* [INPUT DATA]:

......

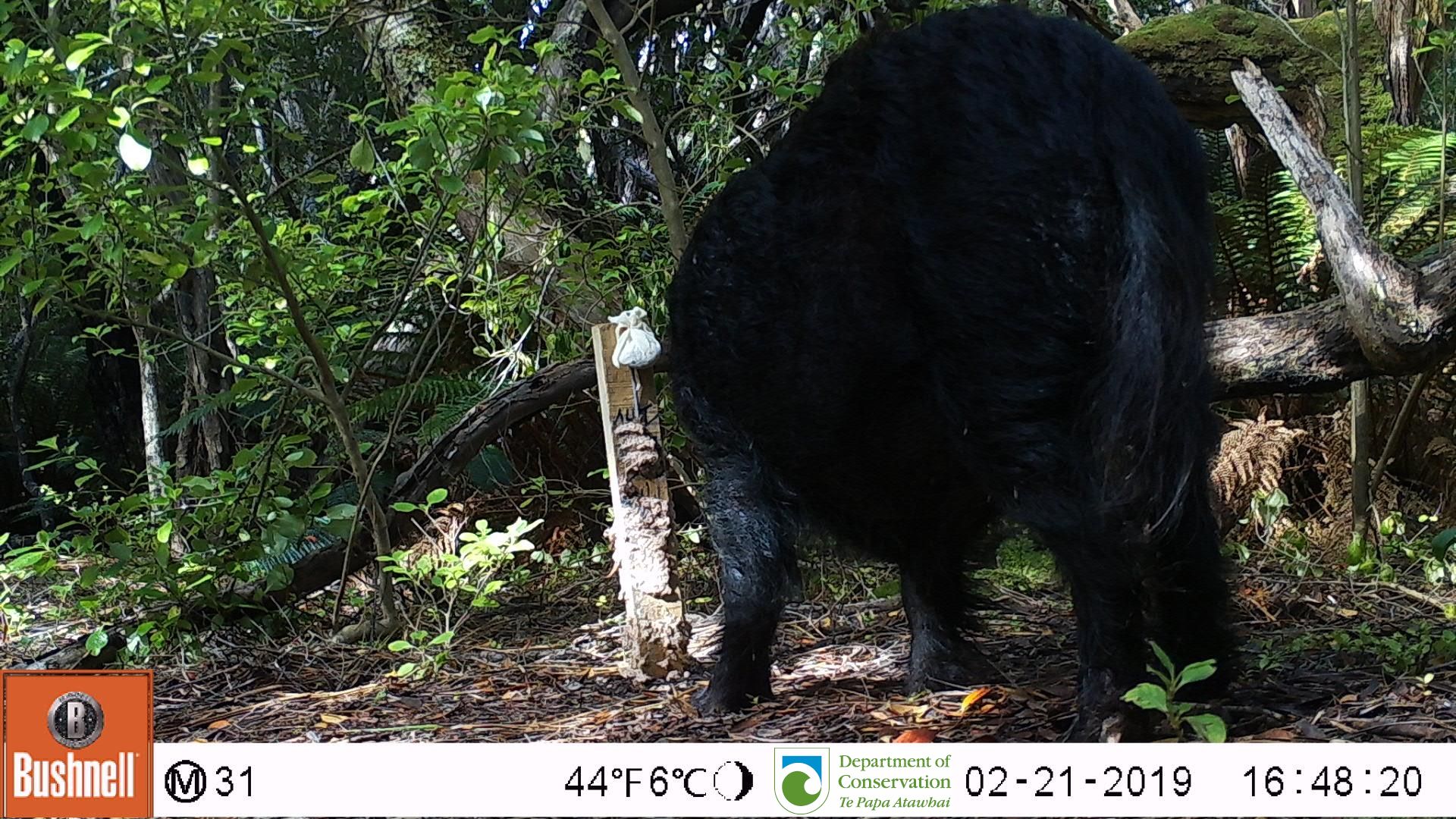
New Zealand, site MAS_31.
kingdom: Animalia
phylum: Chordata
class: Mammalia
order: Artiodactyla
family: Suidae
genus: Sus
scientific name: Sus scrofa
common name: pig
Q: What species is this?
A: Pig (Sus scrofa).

......

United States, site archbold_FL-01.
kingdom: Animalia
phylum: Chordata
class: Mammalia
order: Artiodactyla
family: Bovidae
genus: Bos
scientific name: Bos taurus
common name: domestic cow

......

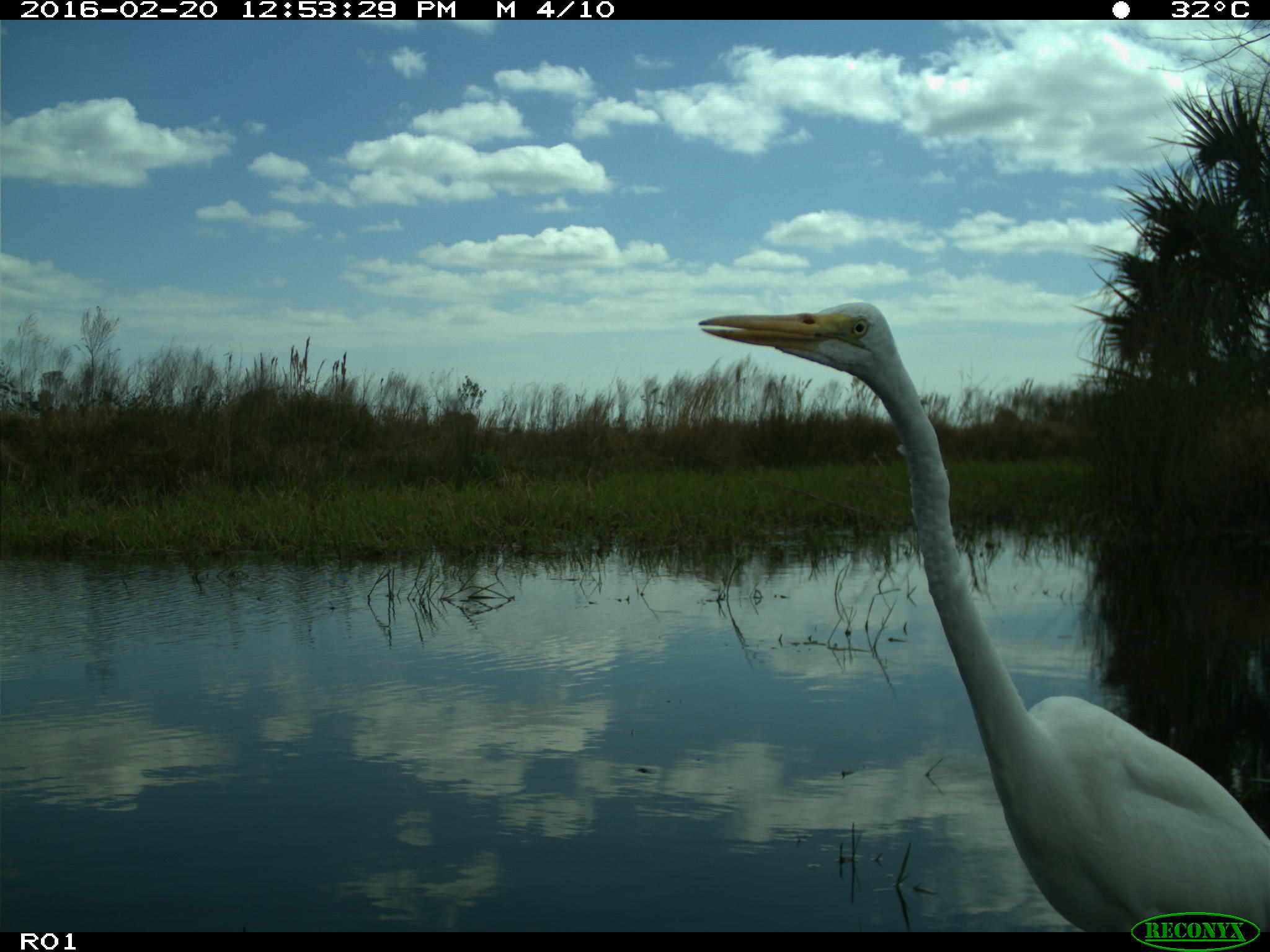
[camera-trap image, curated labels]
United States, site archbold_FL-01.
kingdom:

......

Take the entries above and return only the lines from the one with "New Zealand, site MAS_31." to the one with "A: Pig (Sus scrofa).", both included, unchanged.

New Zealand, site MAS_31.
kingdom: Animalia
phylum: Chordata
class: Mammalia
order: Artiodactyla
family: Suidae
genus: Sus
scientific name: Sus scrofa
common name: pig
Q: What species is this?
A: Pig (Sus scrofa).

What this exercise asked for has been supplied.